### The records
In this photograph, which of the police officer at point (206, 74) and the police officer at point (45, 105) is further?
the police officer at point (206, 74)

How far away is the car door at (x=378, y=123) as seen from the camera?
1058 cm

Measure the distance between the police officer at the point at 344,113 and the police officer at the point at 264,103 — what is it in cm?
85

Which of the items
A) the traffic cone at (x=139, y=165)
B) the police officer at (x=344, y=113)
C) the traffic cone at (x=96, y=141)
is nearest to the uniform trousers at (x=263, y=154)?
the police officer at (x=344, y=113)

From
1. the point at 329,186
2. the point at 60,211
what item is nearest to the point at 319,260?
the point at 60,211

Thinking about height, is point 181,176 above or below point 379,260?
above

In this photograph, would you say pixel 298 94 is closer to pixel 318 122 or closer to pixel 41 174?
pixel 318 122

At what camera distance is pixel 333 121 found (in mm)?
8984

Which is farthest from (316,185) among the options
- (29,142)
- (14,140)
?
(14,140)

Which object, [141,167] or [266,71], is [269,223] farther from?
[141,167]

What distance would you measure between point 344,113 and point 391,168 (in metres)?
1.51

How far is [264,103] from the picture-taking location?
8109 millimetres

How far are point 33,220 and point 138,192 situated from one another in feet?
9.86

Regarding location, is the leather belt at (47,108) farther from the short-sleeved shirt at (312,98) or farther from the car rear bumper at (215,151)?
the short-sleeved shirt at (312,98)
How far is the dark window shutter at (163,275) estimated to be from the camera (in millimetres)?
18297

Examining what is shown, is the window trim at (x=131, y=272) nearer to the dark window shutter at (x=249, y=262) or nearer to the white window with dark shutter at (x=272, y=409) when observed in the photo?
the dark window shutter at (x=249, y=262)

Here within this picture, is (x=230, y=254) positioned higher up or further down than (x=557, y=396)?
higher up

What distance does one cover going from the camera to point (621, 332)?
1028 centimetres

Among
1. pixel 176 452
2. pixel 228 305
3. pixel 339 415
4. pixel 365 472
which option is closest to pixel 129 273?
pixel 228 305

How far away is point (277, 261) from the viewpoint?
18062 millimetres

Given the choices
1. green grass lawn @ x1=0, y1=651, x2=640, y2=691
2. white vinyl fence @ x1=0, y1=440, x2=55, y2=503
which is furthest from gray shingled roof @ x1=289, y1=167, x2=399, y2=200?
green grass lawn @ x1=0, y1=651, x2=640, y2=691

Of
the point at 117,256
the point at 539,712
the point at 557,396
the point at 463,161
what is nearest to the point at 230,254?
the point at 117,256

### Stated task
Give an exact copy of all the data shown above.

### Final result
In this photograph, which of the police officer at point (206, 74) and the police officer at point (45, 105) is further?
the police officer at point (206, 74)

How far away is the car door at (x=378, y=123) as seen from the camera?
1058 cm

Measure the distance between the police officer at the point at 344,113 and the police officer at the point at 264,103 — what is it in cm?
85

Which of the items
A) the traffic cone at (x=139, y=165)
B) the police officer at (x=344, y=113)
C) the traffic cone at (x=96, y=141)
is nearest to the uniform trousers at (x=263, y=154)?
the police officer at (x=344, y=113)

From
1. the point at 329,186
2. the point at 60,211
what item is nearest to the point at 319,260?
the point at 60,211

Thinking about height, is point 181,176 above or below point 379,260?
above

In this photograph, would you say pixel 298 94 is closer to pixel 318 122 or closer to pixel 41 174?
pixel 318 122

At what camera distance is pixel 333 121 found (in mm)?
8984

Which is farthest from (316,185) among the options
- (29,142)
- (14,140)
?
(14,140)

Which object, [141,167] or [266,71], is [269,223] farther from?
[141,167]

What distance would you measure between point 344,113 and point 391,168 (in metres)?
1.51

How far is [264,103] from the picture-taking location?
8109 millimetres

How far are point 33,220 and point 138,192 situated from one another in feet?
9.86

Regarding location, is the leather belt at (47,108) farther from the short-sleeved shirt at (312,98) or farther from the car rear bumper at (215,151)?
the short-sleeved shirt at (312,98)
How far is the dark window shutter at (163,275) estimated to be from the camera (in millimetres)?
18297

Examining what is shown, is the window trim at (x=131, y=272) nearer to the dark window shutter at (x=249, y=262) or nearer to the white window with dark shutter at (x=272, y=409) when observed in the photo?
the dark window shutter at (x=249, y=262)

Here within this picture, is (x=230, y=254) positioned higher up or further down than (x=557, y=396)?
higher up

What distance does one cover going from the camera to point (621, 332)?
1028 centimetres

Among
1. pixel 176 452
2. pixel 228 305
3. pixel 339 415
4. pixel 365 472
which option is closest to pixel 129 273?
pixel 228 305

How far away is point (277, 261) from the viewpoint?
18062 millimetres

Given the choices
1. green grass lawn @ x1=0, y1=651, x2=640, y2=691
2. white vinyl fence @ x1=0, y1=440, x2=55, y2=503
which is furthest from gray shingled roof @ x1=289, y1=167, x2=399, y2=200?
green grass lawn @ x1=0, y1=651, x2=640, y2=691

Of
the point at 117,256
the point at 539,712
the point at 557,396
the point at 463,161
what is nearest to the point at 230,254?
the point at 117,256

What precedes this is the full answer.